Last month, Hun Sen lashed out at CNRP supporters who held peaceful protests against election results in late 2013 and early 2014, accusing them of involvement in a “plot to overthrow the government” and saying he had only recently seen a video of the demonstrations that would have driven him to order the military to “execute” them, had he seen the clip at the time they were staged.

Earlier, Sam Rainsy—who resigned in February this year in a bid to preserve the CNRP in the face of a law that bars anyone convicted of a crime from holding the top offices in a political party—posted a video to his Facebook account telling CNRP supporters in Paris that Hun Sen no longer enjoys the loyalty of Cambodia’s armed forces.

“I believe that many soldiers do not like Hun Sen, they just don’t dare say so, so we need to let the soldiers know that Hun Sen is not eternal and that his days are numbered,” the video showed Sam Rainsy saying.

“Our message to the soldiers and police: Please don’t obey orders from any dictators if they tell you to shoot and kill innocent people.”

In response to the video, Hun Sen called Sam Rainsy a “traitor” who was “calling for a revolt,” and suggested the former opposition chief was out of touch with the sentiment of the military and the Cambodian people.

He added that Sam Rainsy’s statement “makes clear” that the government was “preventing a war” by arresting CNRP President Kem Sokha in September for allegedly collaborating with the U.S. to overthrow the CPP, and dissolving the opposition party for its involvement in the “conspiracy.”

The U.S. embassy has rejected claims that Washington meddled in Cambodian politics.

At a press conference, Royal Cambodian Armed Forces (RCAF) commander-in-chief General Pol Saroeun said Wednesday that the military had consulted with a lawyer and decided to proceed with a lawsuit against Sam Rainsy based on his remarks.

“We listened to the statement of fugitive Sam Rainsy, who is a traitor, calling for the armed forces to rise up against the government and we are disturbed by such remarks,” he said.

“In the strongest terms, we wish to retaliate and proceed with the lawsuit on behalf of the RCAF. This matter is huge, and we aren’t asking for reparations.”

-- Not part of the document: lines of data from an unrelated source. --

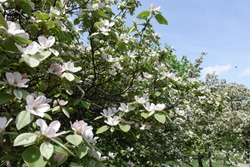 Hundreds of pinkish white flowers in the leafage of quince trees against blue sky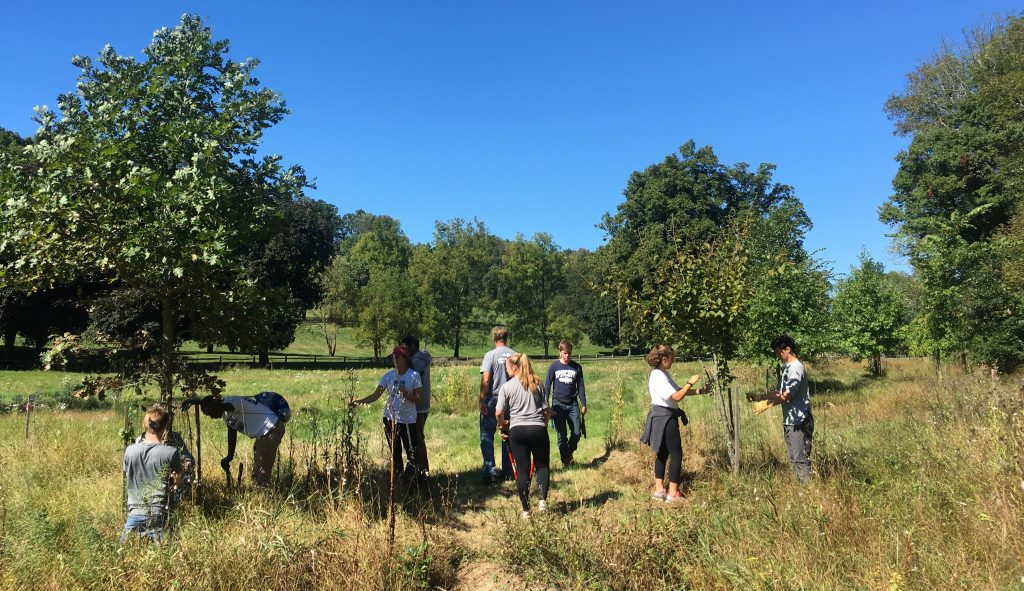 Riparian Buffer Planting – Step 3. Preserve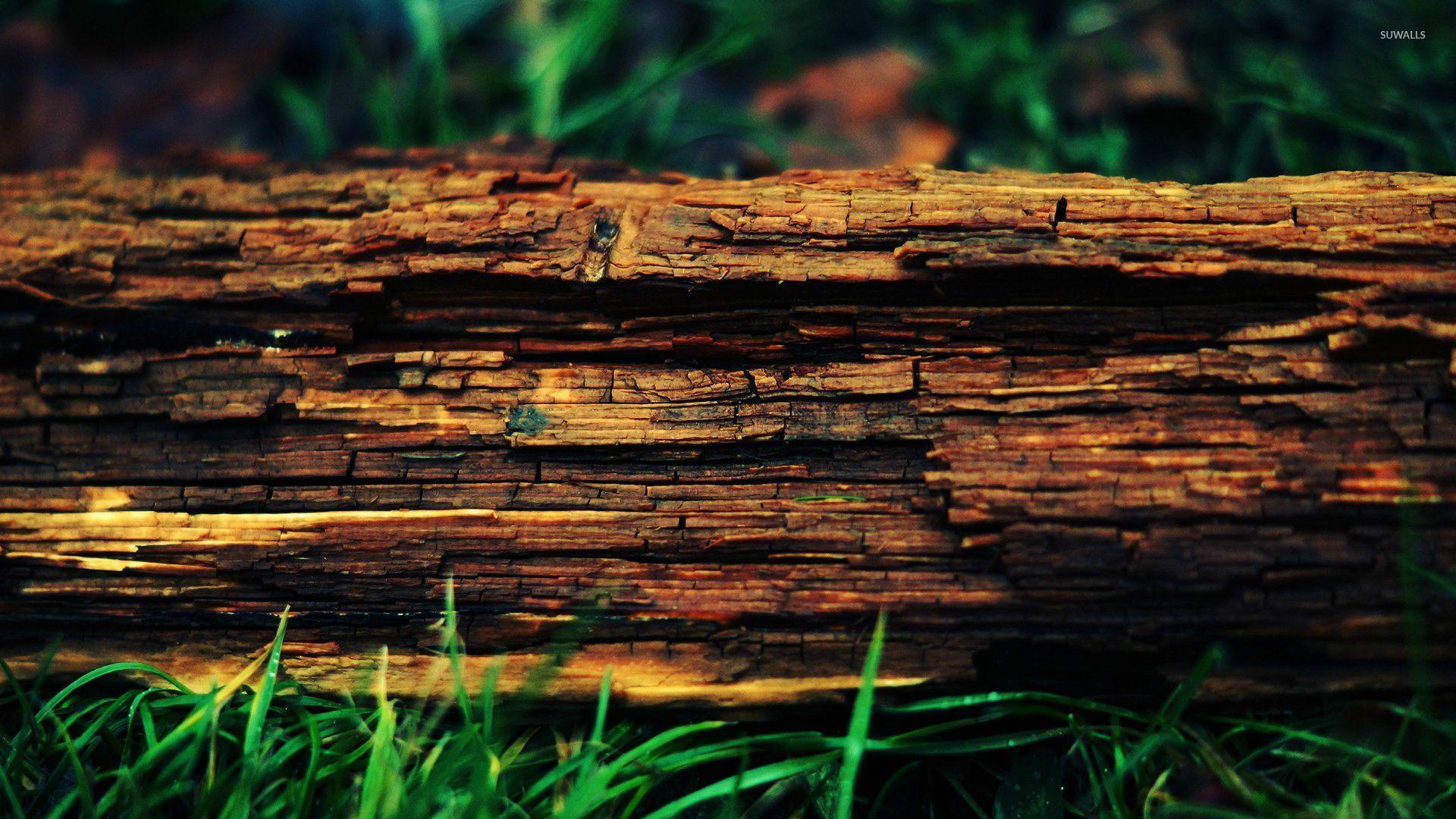 Wood bark wallpaper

Pol Saroeun went on to say that any soldier who breaks military rules “shall be punished based on the statute of the RCAF,” without elaborating.

Visa restrictions

Hun Sen’s government has faced widespread condemnation in recent months over its actions against the CNRP, as well as for orchestrating the closure of independent media outlets and cracking down on nongovernmental organizations, ahead of next year’s ballot.

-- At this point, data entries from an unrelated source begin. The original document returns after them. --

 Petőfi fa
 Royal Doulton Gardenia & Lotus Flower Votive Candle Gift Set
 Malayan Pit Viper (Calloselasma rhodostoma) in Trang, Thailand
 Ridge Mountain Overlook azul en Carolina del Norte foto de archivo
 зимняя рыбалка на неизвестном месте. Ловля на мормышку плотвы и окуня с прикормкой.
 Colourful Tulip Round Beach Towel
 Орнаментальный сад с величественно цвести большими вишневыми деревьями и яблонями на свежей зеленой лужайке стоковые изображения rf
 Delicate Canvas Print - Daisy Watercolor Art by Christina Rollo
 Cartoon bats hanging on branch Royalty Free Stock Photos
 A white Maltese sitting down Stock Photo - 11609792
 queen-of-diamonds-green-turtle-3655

On Wednesday, the U.S. announced visa restrictions on “individuals responsible for undermining Cambodian democracy” as part of a series of “concrete steps” in response the ongoing crackdown.

“We call on the Cambodian government to reverse course by reinstating the political opposition, releasing Kem Sokha, and allowing civil society and media to resume their constitutionally protected activities,” State Department spokesperson Heather Nauert said in a statement.

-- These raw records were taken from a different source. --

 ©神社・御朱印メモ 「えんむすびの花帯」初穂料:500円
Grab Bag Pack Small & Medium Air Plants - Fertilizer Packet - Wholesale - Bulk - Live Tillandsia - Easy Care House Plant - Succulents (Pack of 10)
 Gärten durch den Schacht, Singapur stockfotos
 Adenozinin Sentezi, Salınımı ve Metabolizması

“Such actions could lead to a lifting of these travel restrictions and increase the potential for Cambodia’s 2018 electoral process to regain legitimacy.”

Last month, the U.S. withdrew an offer to help fund next year’s election and the European Union threatened to end preferential trade tariffs with Cambodia.

Additionally, rights groups and nongovernmental organizations have heaped scorn on Cambodia’s government over its recent actions and called on international trade partners and donors to pressure Hun Sen to walk back restrictions.

Reported by RFA’s Khmer Service. Translated by Nareth Muong. Written in English by Joshua Lipes.